▸ **Information shown**:
^^^^^^^^

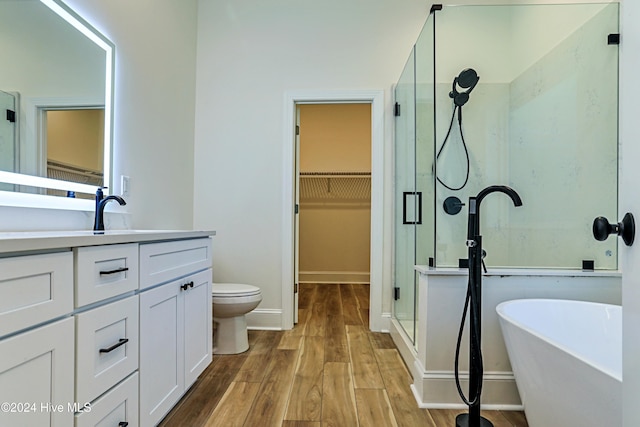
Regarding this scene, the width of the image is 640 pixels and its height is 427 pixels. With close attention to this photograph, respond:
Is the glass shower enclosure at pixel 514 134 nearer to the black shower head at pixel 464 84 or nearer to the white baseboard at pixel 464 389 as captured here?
the black shower head at pixel 464 84

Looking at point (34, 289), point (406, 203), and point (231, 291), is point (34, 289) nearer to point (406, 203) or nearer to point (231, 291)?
point (231, 291)

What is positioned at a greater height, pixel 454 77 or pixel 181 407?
pixel 454 77

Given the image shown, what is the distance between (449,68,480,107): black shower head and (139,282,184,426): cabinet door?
200 centimetres

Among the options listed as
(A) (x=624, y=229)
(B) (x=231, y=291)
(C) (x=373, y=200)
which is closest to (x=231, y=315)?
(B) (x=231, y=291)

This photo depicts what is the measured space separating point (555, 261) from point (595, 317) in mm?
402

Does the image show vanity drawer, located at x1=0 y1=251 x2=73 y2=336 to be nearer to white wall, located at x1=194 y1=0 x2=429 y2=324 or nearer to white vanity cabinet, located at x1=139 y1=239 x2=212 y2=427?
white vanity cabinet, located at x1=139 y1=239 x2=212 y2=427

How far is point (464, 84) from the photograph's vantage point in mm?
2238

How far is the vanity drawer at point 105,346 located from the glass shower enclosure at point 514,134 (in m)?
1.42

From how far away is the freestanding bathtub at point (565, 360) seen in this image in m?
0.93

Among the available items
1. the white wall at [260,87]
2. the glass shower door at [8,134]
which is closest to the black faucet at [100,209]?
the glass shower door at [8,134]

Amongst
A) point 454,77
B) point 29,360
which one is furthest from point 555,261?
point 29,360

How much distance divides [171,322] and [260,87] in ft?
6.88

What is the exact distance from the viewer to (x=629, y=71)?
60 cm

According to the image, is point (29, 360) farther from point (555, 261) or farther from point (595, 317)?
point (555, 261)
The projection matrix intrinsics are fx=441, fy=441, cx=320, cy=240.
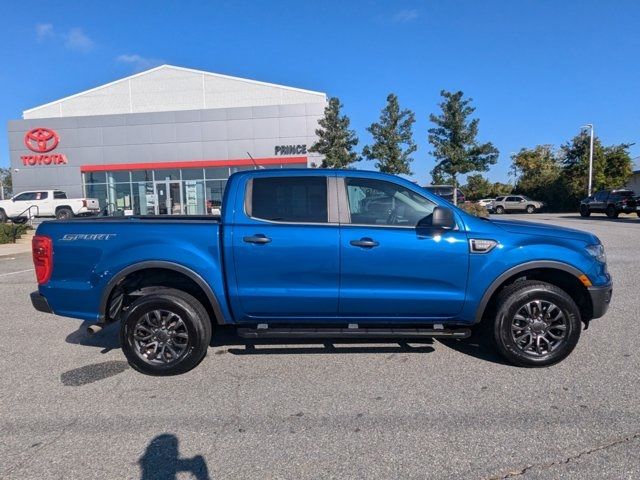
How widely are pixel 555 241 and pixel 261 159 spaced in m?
25.4

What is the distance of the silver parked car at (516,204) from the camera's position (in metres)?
38.0

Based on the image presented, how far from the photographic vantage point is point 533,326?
4074 mm

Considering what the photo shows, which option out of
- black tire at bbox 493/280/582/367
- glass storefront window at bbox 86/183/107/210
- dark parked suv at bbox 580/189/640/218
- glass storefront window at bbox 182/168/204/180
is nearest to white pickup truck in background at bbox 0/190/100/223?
glass storefront window at bbox 86/183/107/210

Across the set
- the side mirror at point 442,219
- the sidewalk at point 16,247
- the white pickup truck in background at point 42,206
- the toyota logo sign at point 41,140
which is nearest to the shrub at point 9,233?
the sidewalk at point 16,247

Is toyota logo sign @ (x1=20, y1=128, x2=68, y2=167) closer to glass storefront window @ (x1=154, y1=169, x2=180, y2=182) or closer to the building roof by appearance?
the building roof

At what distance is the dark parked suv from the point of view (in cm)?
2592

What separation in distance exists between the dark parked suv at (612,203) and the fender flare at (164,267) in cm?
2874

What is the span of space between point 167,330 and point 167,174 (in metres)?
27.5

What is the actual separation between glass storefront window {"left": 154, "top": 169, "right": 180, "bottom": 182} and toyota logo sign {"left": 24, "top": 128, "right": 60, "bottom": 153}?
7.44 meters

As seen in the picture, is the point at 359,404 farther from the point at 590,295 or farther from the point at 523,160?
the point at 523,160

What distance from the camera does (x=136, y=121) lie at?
2972 cm

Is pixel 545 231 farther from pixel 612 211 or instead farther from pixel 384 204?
pixel 612 211

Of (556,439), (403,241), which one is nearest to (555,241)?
(403,241)

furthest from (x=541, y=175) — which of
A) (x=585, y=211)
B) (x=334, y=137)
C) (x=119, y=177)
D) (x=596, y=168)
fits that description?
(x=119, y=177)
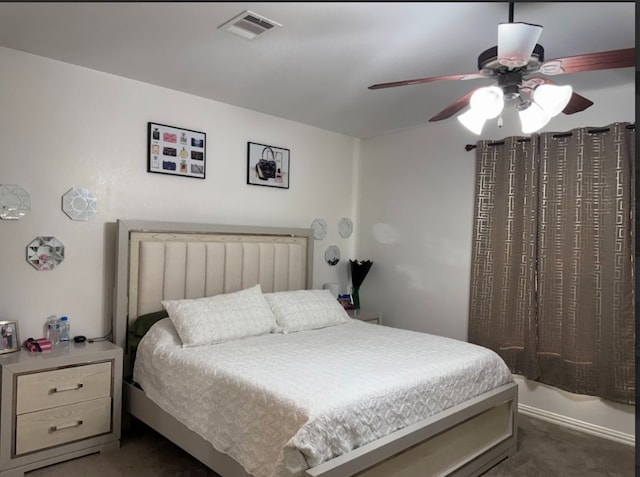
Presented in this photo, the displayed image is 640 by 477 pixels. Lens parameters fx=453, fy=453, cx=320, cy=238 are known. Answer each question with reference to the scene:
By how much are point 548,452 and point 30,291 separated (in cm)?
333

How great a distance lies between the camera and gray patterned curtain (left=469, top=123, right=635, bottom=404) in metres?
2.97

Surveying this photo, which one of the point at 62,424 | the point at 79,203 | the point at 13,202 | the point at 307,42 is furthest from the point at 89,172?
the point at 307,42

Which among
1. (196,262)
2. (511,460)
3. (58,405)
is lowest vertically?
(511,460)

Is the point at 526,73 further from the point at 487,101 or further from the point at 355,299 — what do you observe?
the point at 355,299

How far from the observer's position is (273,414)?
188cm

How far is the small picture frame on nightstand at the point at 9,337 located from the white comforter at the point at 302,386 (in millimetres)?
672

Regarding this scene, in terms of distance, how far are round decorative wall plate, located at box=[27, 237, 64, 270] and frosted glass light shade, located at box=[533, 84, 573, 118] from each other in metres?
2.79

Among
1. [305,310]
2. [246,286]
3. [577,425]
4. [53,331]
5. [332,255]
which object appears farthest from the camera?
[332,255]

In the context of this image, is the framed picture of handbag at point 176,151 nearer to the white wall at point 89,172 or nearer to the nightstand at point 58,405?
the white wall at point 89,172

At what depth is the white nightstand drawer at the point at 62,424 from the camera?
2389mm

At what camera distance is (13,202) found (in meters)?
2.68

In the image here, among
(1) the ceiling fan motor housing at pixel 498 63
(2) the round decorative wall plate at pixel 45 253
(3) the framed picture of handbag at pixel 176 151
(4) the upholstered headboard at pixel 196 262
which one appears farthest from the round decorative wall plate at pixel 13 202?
(1) the ceiling fan motor housing at pixel 498 63

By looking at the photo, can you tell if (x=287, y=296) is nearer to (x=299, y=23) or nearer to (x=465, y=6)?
(x=299, y=23)

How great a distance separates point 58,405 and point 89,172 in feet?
4.71
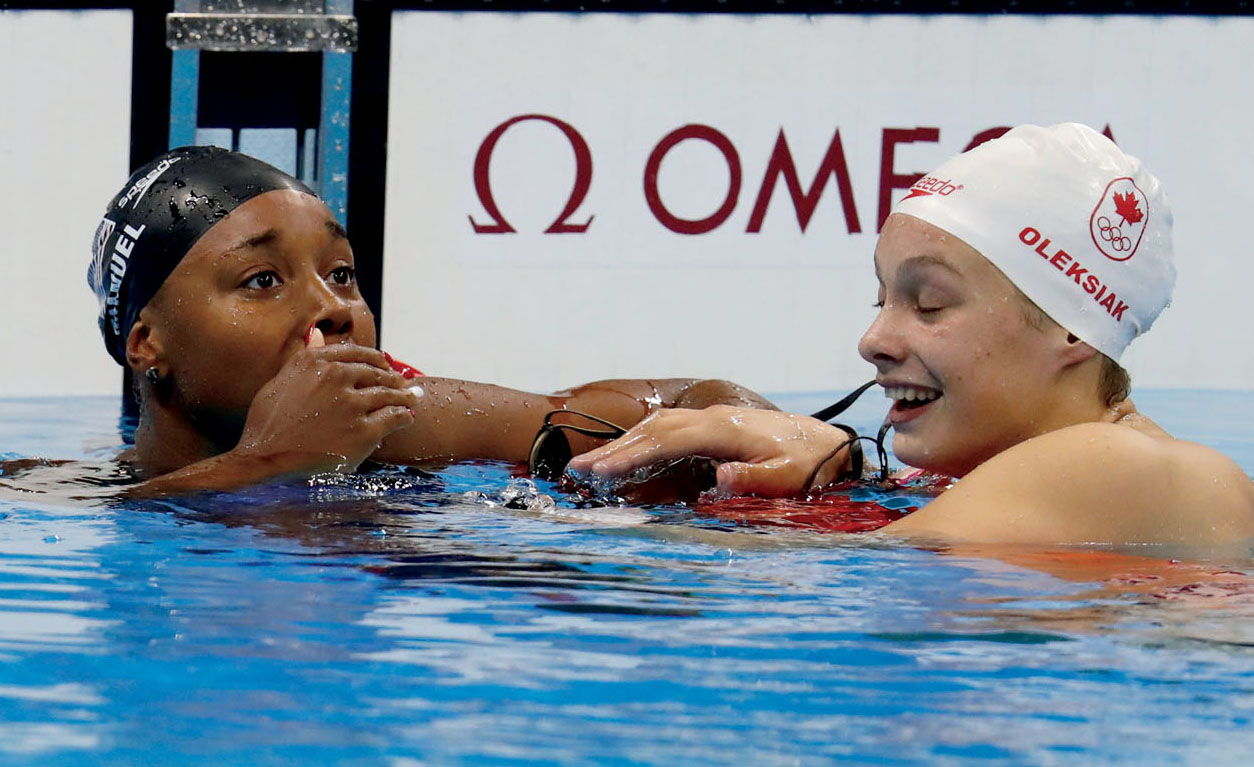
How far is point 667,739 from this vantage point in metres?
2.02

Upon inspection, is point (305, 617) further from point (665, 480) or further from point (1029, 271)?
point (1029, 271)

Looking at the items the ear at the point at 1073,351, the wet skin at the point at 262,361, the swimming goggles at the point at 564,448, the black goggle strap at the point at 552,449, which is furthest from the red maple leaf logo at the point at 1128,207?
the wet skin at the point at 262,361

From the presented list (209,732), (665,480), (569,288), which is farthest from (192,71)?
(209,732)

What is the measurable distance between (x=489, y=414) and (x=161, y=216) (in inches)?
39.9

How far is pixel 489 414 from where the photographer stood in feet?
14.1

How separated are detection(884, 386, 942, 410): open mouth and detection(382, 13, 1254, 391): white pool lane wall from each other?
287 cm

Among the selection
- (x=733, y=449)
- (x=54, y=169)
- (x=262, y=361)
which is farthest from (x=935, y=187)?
(x=54, y=169)

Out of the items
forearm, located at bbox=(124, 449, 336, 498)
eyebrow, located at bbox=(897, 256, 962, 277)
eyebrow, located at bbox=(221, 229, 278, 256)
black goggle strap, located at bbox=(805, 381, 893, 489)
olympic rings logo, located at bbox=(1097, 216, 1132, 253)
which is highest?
olympic rings logo, located at bbox=(1097, 216, 1132, 253)

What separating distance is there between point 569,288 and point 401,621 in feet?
11.7

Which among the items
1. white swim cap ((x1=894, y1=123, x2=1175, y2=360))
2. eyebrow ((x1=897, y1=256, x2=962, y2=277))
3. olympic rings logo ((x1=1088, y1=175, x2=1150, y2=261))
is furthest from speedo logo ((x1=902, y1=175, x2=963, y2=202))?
olympic rings logo ((x1=1088, y1=175, x2=1150, y2=261))

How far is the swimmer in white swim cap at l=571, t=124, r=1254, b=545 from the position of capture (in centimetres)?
286

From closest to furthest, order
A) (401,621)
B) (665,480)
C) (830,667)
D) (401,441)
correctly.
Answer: (830,667)
(401,621)
(665,480)
(401,441)

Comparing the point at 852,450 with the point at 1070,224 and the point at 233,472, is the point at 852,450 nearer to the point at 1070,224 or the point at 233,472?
the point at 1070,224

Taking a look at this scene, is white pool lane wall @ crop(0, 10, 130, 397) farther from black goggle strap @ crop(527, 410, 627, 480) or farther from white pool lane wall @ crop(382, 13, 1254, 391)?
black goggle strap @ crop(527, 410, 627, 480)
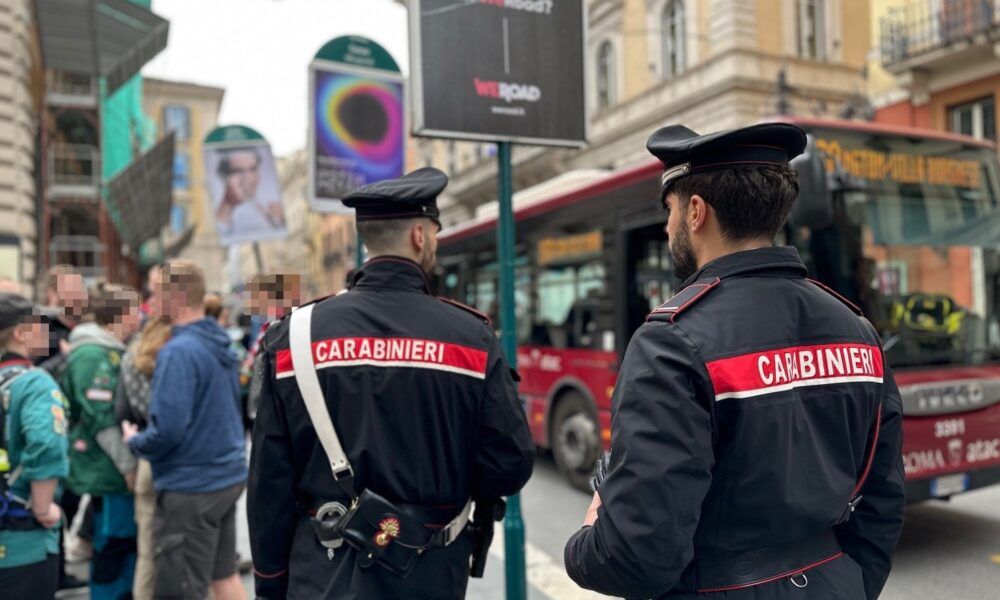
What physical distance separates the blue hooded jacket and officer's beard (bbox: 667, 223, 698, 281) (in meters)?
2.53

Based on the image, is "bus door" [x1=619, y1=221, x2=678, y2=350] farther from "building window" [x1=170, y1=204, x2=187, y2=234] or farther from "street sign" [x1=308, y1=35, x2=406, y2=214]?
"building window" [x1=170, y1=204, x2=187, y2=234]

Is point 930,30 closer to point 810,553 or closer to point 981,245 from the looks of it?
point 981,245

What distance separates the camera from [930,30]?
663 inches

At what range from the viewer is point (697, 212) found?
1.80 m

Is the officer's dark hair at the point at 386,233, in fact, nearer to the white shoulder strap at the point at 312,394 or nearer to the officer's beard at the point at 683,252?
the white shoulder strap at the point at 312,394

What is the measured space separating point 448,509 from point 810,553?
3.72ft

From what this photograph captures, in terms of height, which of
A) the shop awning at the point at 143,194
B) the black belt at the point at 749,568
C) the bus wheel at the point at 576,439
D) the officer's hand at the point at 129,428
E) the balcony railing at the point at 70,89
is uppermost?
the balcony railing at the point at 70,89

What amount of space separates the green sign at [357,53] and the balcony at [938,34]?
47.4 ft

^^^^^^^^

▸ **Stated problem**: Exactly and exclusively, repeat the lines from the line that contains "Is point 930,30" through the end of the records, both ends included.

▸ **In response**:
Is point 930,30 closer to point 810,553 or closer to point 981,245 from the looks of it?
point 981,245

What distance separates the camera from [930,30]?
663 inches

At what range from the viewer is point (697, 212) found?
1.80 m

Is the officer's dark hair at the point at 386,233, in fact, nearer to the white shoulder strap at the point at 312,394 or nearer to the officer's beard at the point at 683,252?
the white shoulder strap at the point at 312,394

What is the measured space separating point 448,509 from point 810,553?
3.72ft

From what this photograph captures, in terms of height, which of
A) the shop awning at the point at 143,194
B) the black belt at the point at 749,568
C) the bus wheel at the point at 576,439
D) the officer's hand at the point at 129,428
E) the balcony railing at the point at 70,89
is uppermost?
the balcony railing at the point at 70,89

What amount of space separates the green sign at [357,53] and the balcony at [938,34]?
47.4 ft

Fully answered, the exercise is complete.